Here’s an illustration using the estimate of NAIRU from the Organization for Economic Cooperation and Development (OECD), in orange, against the actual unemployment rate, in blue.

NAIRU has been in continual decline because every time the unemployment rate went a little bit below the NAIRU estimate, we didn’t get any inflation, so economists scooched their estimates a bit lower (“scooched” is a technical term, meaning to nudge, as opposed to “scotched,” which means to get rid of it altogether.

As in, “We’ve scooched this for a while, and it doesn’t seem to work. Maybe it should be scotched.”)

NAIRU Estimates (OECD), Unemployment Rate

But!
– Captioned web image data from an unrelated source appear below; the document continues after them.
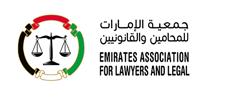 Emirates Human Rights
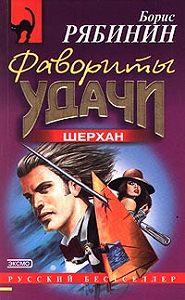 Борис Рябинин -Фавориты удачи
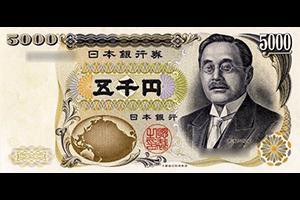 日本銀行券D号5000円表面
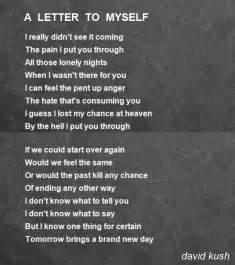 a letter to myself poem by david kush poem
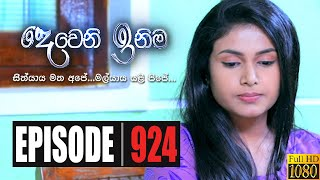 Deweni Inima | Episode 924 12th October 2020 Thumbnail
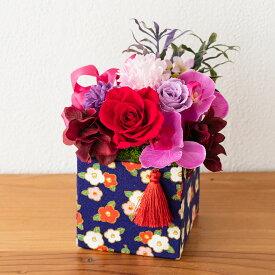 【日比谷花壇】 誕生日 花 プレゼント プリザーブド&アーティフィシャルアレンジメント「咲花(さいか)」和風 記念日 ギフト 出産祝い お見舞い 結婚記念日 結婚祝い 送別 開店祝い 新築祝い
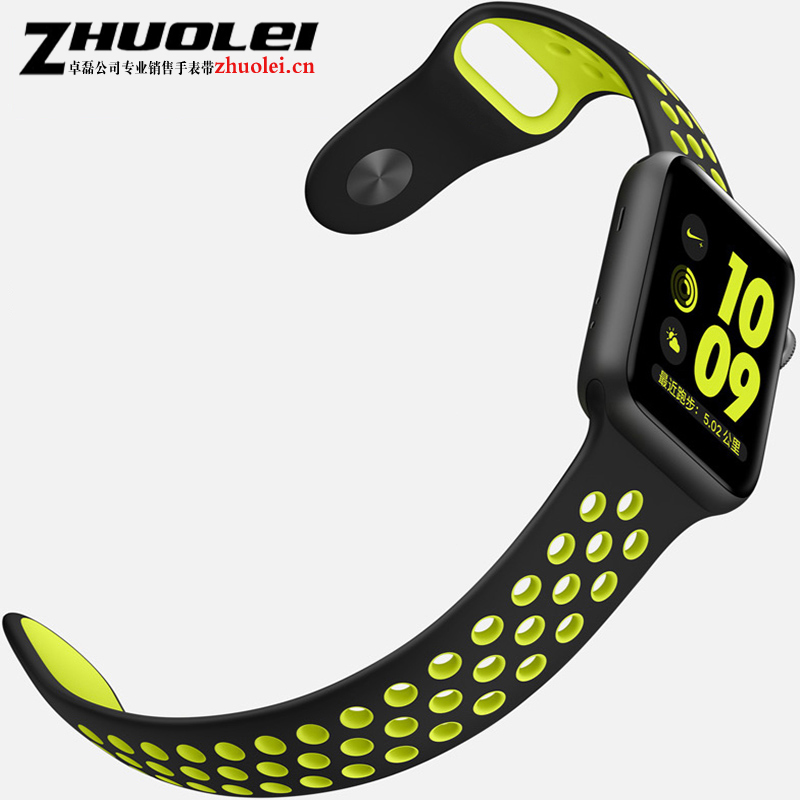 For Apple Watch Bands 38mm 42mm Silicone rubber Sport Buckle Bracelet Fit IWatch Series 1 Series 2 Strap 38MM 42MM For Men Women<br><br>Aliexpress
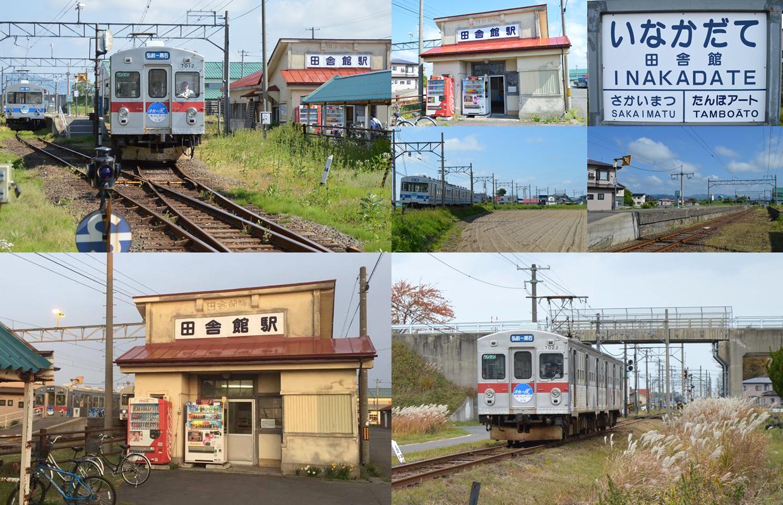 弘南鉄道:田舎館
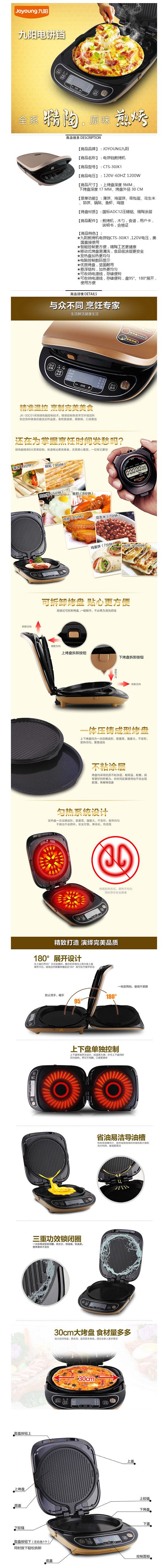 九阳精陶电饼铛CTS-30JK1产品介绍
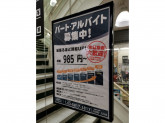 BOOKOFF(ブックオフ) 上野広小路店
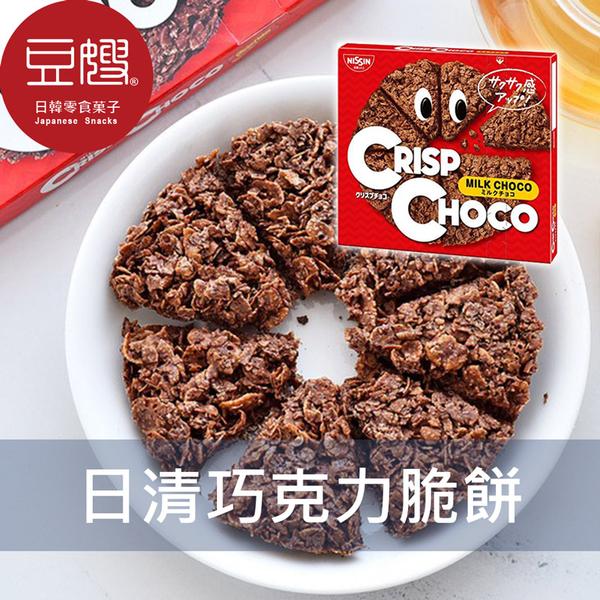 【限時下殺$49】日本零食 日清 巧克力脆餅(巧克力/芒果)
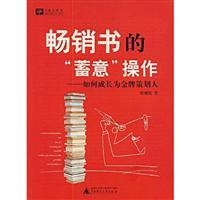 best-selling book of the deliberate actions: how to grow the gold organizer(Chinese Edition): LIU ...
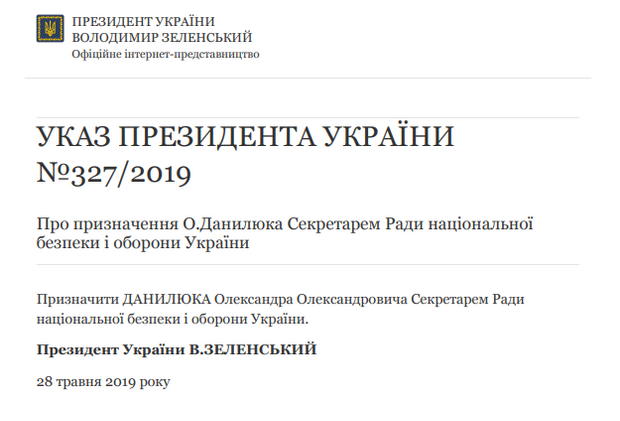 Зеленський, указ, Президент України, РНБО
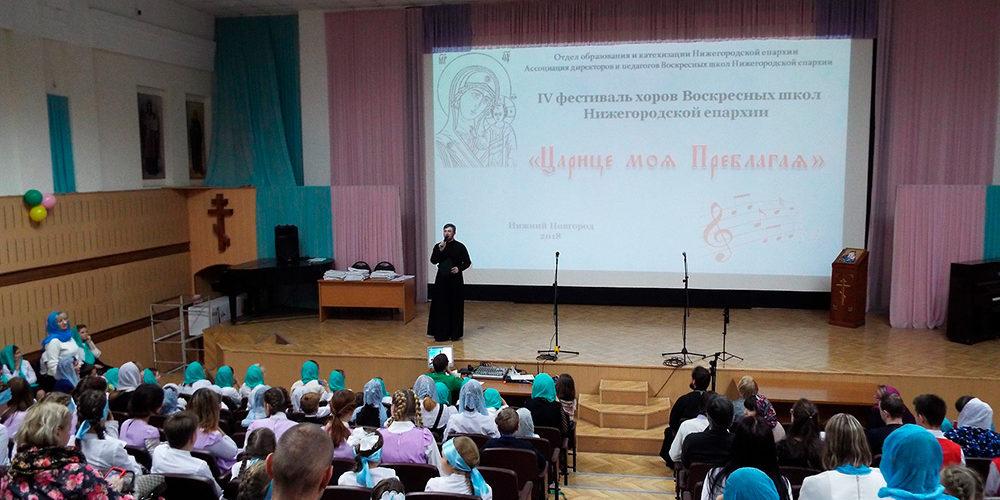 Прошел IV детский фестиваль хоров воскресных школ «Царице моя Преблагая»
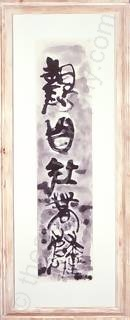 Avalokiteshvara Ancient Japanese Calligraphy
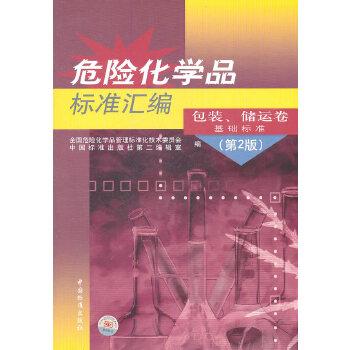 危险化学品标准汇编 包装、储运卷   基础标准(第2版)
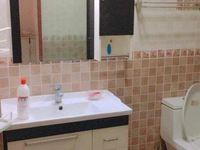 滨江明珠城 一室一厅 装修精美 温馨小窝 有家的感觉。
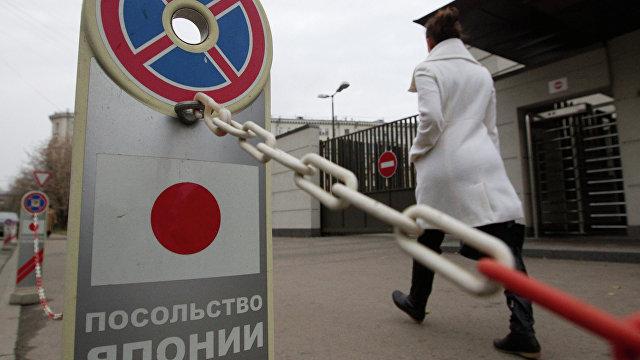 Yahoo News Japan (Япония): В диппредставительствах Японии в Китае работает 282 китайца. Не много ли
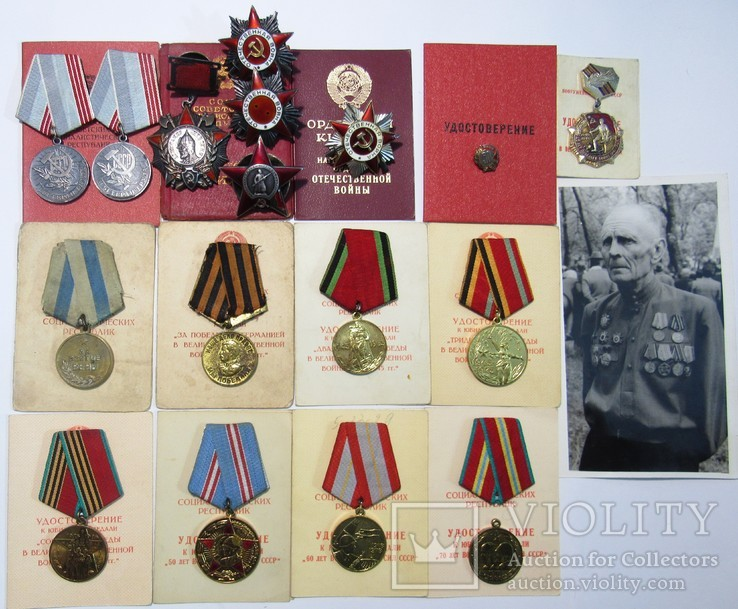 Комплект наград, с документами, на майора Березовского Е. И.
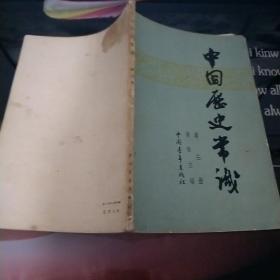 中国历史常识 第三册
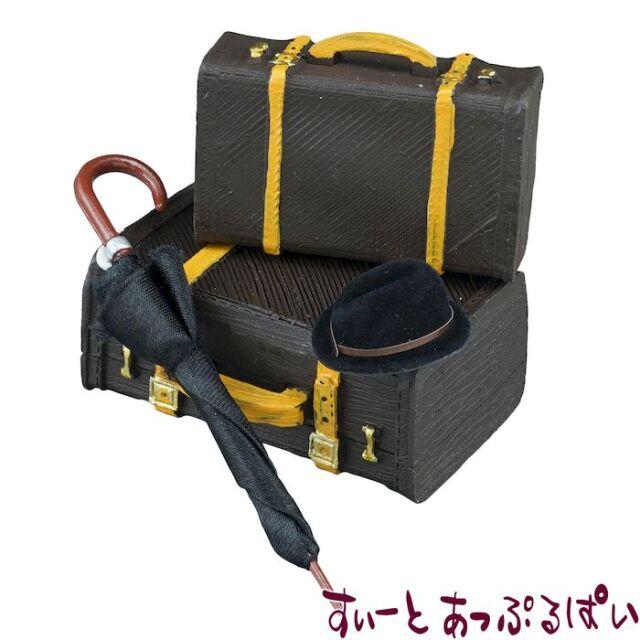 【ロイターポーセリン】 トラベルバッグセット RP1748-7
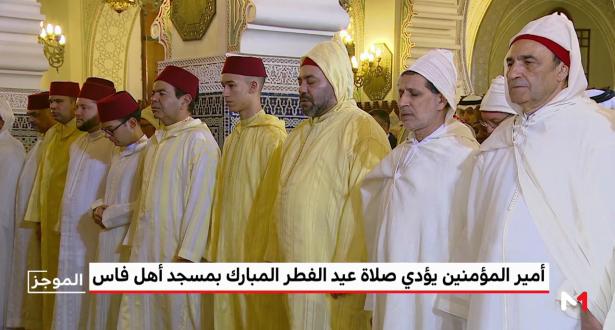 أمير المؤمنين يؤدي صلاة عيد الفطر المبارك بمسجد أهل فاس بالرباط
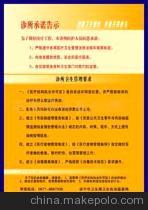 质量技术监督局行政执法监督检查制度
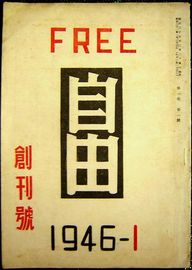 moji: 高橋新太郎文庫 / 昭和20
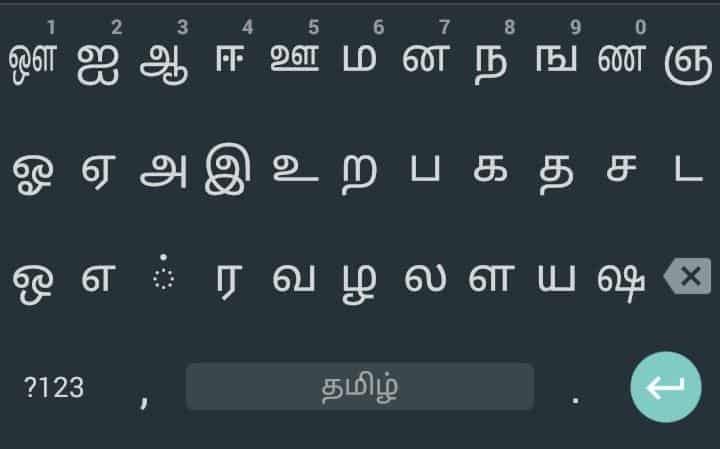 Typing in 'Tamil' on Android - Keyboard Comparison * Alvistor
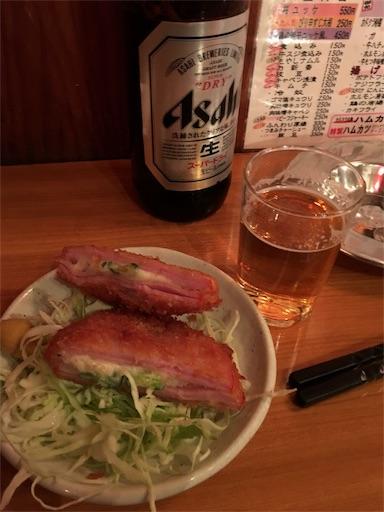f:id:carorikun:20170126073752j:image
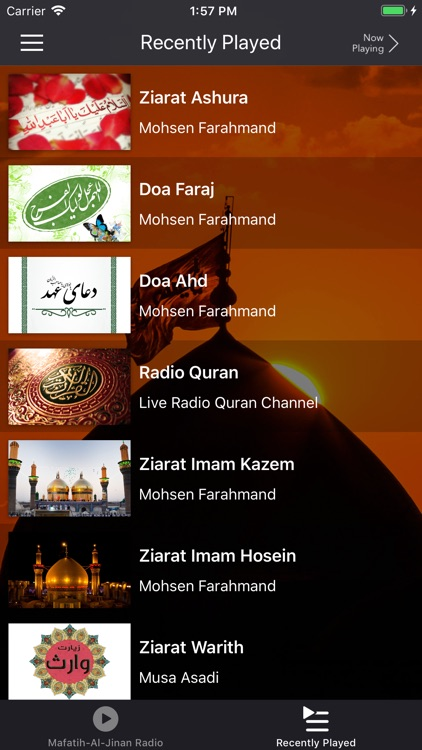 Mafatih-Al-Jinan Radio screenshot-1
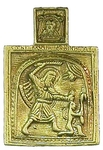 Baptismal medallion: St. Nikita the Expulser of Demons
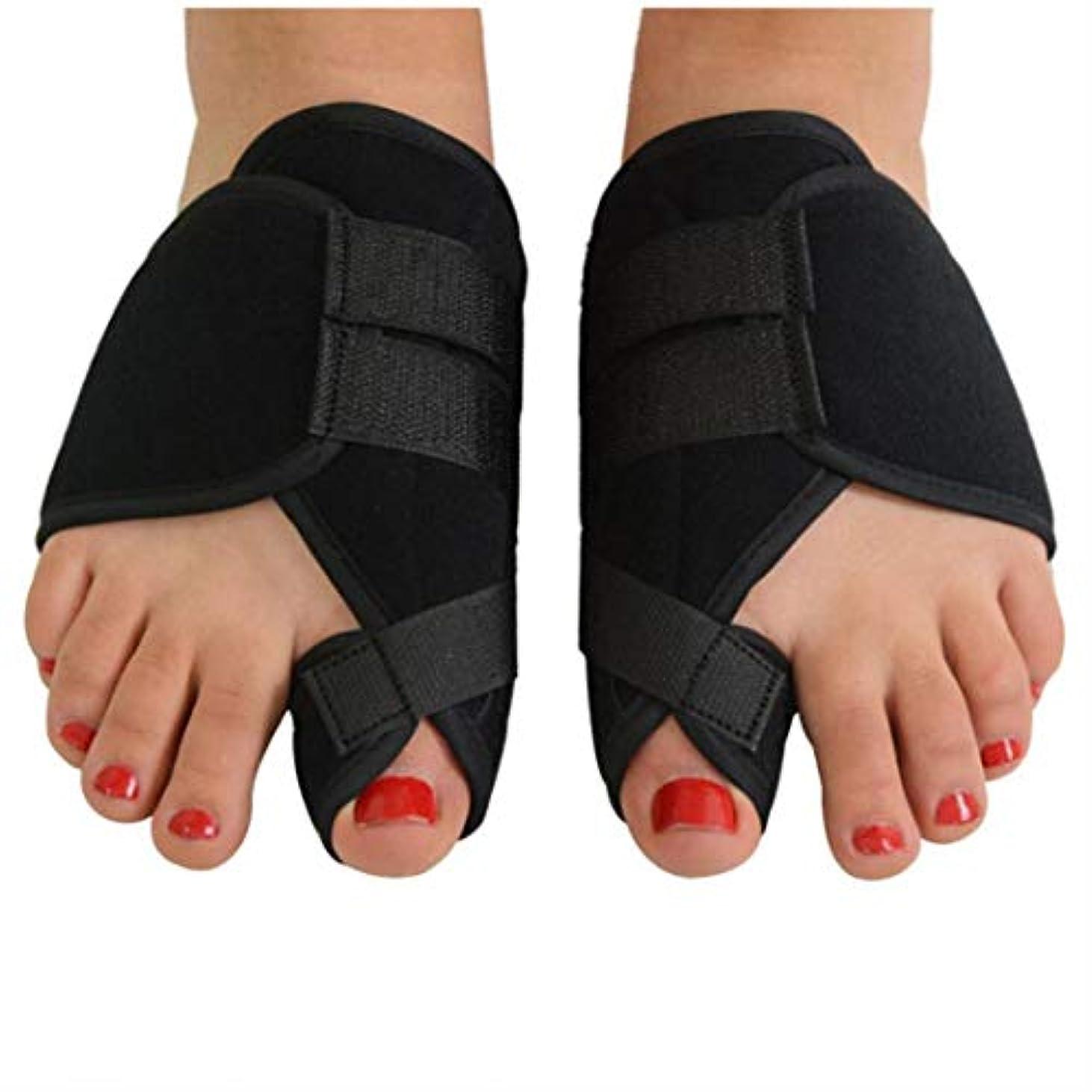 包帯帰る公然とバニオンコレクターおよびバニオンリリーフ整形外科用ビッグトゥストレートナーは、外反母趾を治療し、予防する(ワンサイズ)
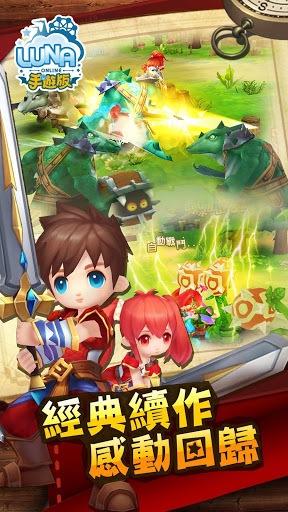 暢玩 Luna online 手遊版 PC版 5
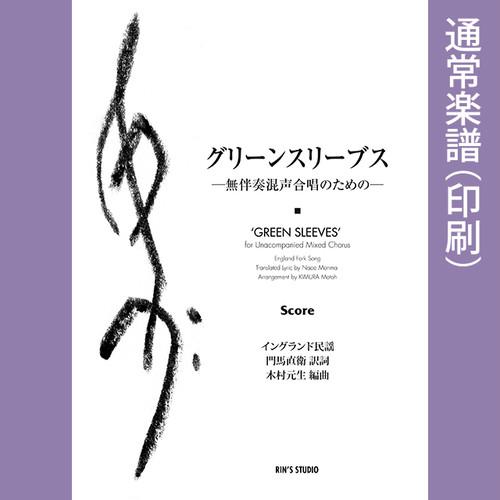 「グリーンスリーブス」ー無伴奏混声合唱のためのー[通常楽譜]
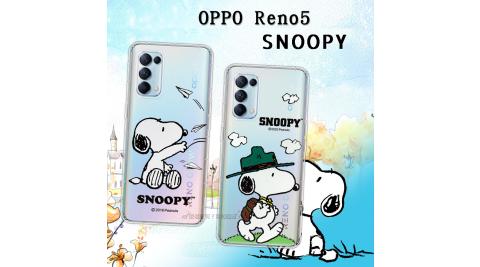 史努比/SNOOPY 正版授權 OPPO Reno5 5G 漸層彩繪空壓手機殼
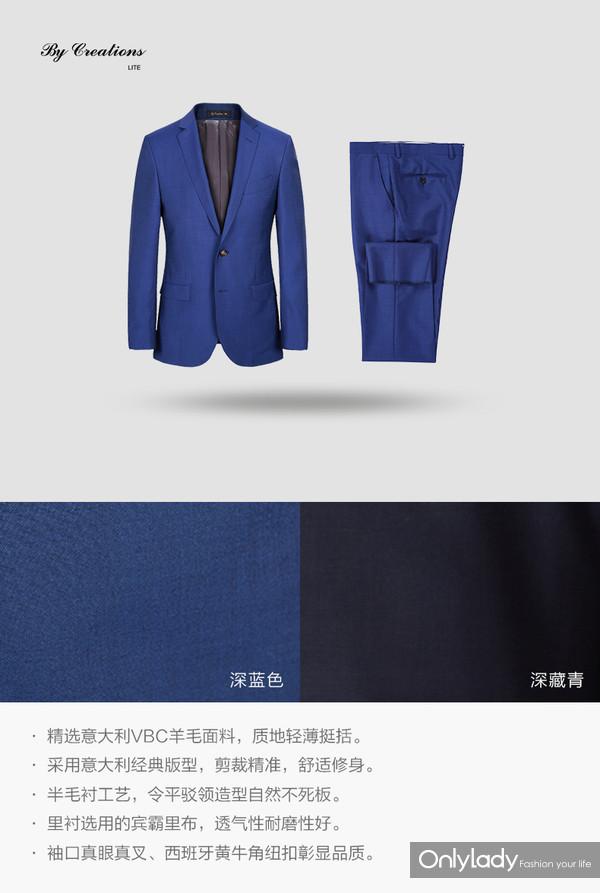 VBC羊毛蓝色修身商务正装西服套装 时尚婚礼西装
In this case, inflation started surging long before the ‘Rate fell through the prior estimate of NAIRU. You can see that the OECD has responded by scootching the orange line slightly higher, and the longer inflation stays high, the more they’ll move their estimate of NAIRU up.

Why am I making a big deal about this?

For the same reason, I think the debate about the recession label is silly. A thing is what it is. Calling a certain level of Unemployment “Non-Accelerating-Inflation” doesn’t make it so. However, unlike with the recession label, the Fed does, in fact, have a different playbook when Unemployment is below or above NAIRU.

The OECD’s estimate, which is probably pretty close to the Federal Reserve’s estimate because these folks all party together, is 4.08%. Do you know when the US unemployment rate first declined below that level in this cycle? It was with the Employment report in January of this year. The Fed’s first hike? March. In January, inflation was already at 7%, and core inflation was at 5.5%. But the Fed believed it was all transitory until we got below NAIRU.

Right now, the unemployment rate is 3.6%, and it will begin to uptick soon—perhaps even with this Friday’s report. Once that number gets a little bit above 4%, the Fed will be done tightening. Because even though the theoretical underpinnings of NAIRU are questionable (to be charitable), the Fed believes that this tail is a leg, and they will behave accordingly.

***

Disclosure: My company and/or funds and accounts we manage have positions in inflation-indexed bonds and various commodity and financial futures products and ETFs, that may be mentioned from time to time in this column.